## [What the exercise asks]
Would you give the entries below again, precisely as they are written?

(Beginning of Dataset records)

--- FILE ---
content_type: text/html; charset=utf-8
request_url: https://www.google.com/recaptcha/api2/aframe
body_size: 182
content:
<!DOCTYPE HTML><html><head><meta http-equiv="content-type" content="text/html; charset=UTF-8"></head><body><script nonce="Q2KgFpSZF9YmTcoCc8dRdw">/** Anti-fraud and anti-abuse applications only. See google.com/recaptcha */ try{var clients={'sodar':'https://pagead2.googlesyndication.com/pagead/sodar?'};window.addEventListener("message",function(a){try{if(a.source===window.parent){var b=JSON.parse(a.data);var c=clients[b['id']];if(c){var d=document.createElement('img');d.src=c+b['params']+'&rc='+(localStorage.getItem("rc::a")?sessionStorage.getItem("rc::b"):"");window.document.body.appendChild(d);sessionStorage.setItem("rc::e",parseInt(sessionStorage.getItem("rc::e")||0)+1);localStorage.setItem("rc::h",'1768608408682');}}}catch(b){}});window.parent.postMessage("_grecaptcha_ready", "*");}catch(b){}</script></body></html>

(End of Dataset records)

## [Answer section]
--- FILE ---
content_type: text/html; charset=utf-8
request_url: https://www.google.com/recaptcha/api2/aframe
body_size: 182
content:
<!DOCTYPE HTML><html><head><meta http-equiv="content-type" content="text/html; charset=UTF-8"></head><body><script nonce="Q2KgFpSZF9YmTcoCc8dRdw">/** Anti-fraud and anti-abuse applications only. See google.com/recaptcha */ try{var clients={'sodar':'https://pagead2.googlesyndication.com/pagead/sodar?'};window.addEventListener("message",function(a){try{if(a.source===window.parent){var b=JSON.parse(a.data);var c=clients[b['id']];if(c){var d=document.createElement('img');d.src=c+b['params']+'&rc='+(localStorage.getItem("rc::a")?sessionStorage.getItem("rc::b"):"");window.document.body.appendChild(d);sessionStorage.setItem("rc::e",parseInt(sessionStorage.getItem("rc::e")||0)+1);localStorage.setItem("rc::h",'1768608408682');}}}catch(b){}});window.parent.postMessage("_grecaptcha_ready", "*");}catch(b){}</script></body></html>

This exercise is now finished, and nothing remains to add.